- [WHAT IS BEING ASKED]: Every line from the one holding "Cuisinart CEG-980 Outdoor" through the one holding "loves the spotlight-and" in the data below must be returned exactly, both ends included, with pictures left out and nothing else added.

- [DATA EXTRACT]:
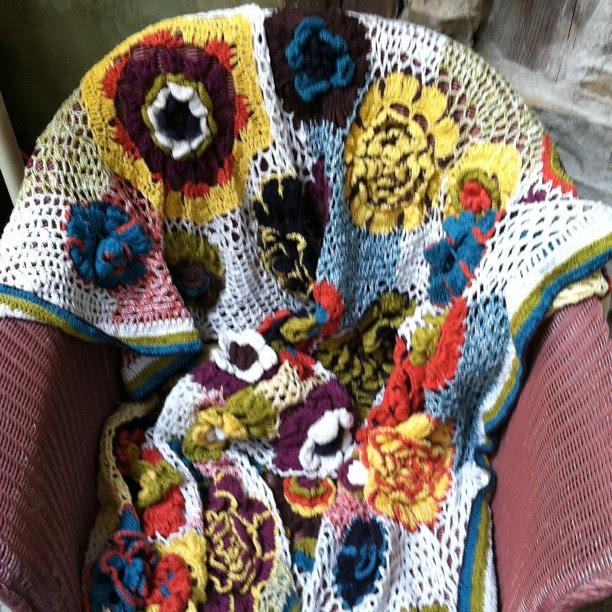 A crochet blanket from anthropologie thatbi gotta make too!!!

...

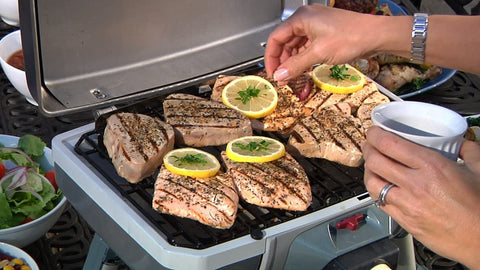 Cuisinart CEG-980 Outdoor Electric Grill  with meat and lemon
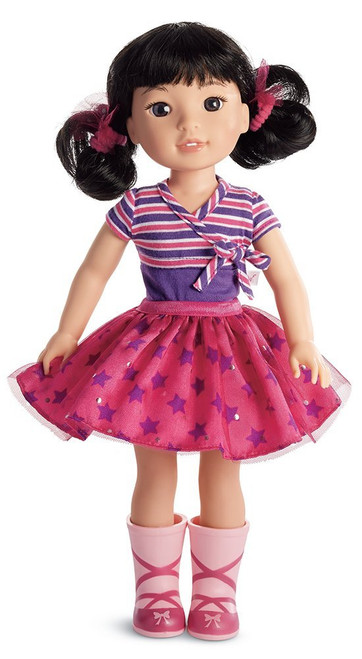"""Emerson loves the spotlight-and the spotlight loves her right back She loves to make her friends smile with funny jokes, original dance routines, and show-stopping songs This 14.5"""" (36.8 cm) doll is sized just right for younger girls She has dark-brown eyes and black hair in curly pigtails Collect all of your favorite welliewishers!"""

---

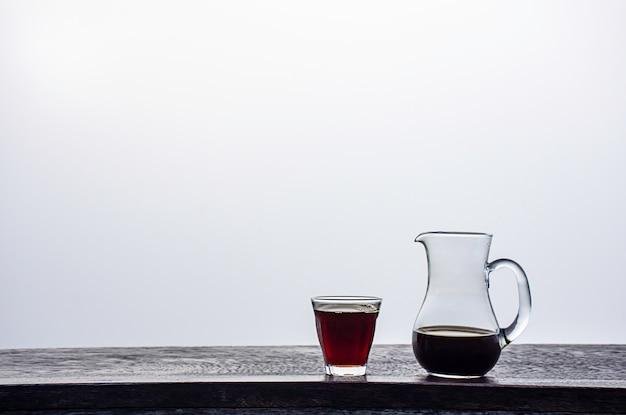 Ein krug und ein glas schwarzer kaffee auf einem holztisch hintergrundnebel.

- [OUTPUT BELOW]:
 Cuisinart CEG-980 Outdoor Electric Grill  with meat and lemon
"""Emerson loves the spotlight-and the spotlight loves her right back She loves to make her friends smile with funny jokes, original dance routines, and show-stopping songs This 14.5"""" (36.8 cm) doll is sized just right for younger girls She has dark-brown eyes and black hair in curly pigtails Collect all of your favorite welliewishers!"""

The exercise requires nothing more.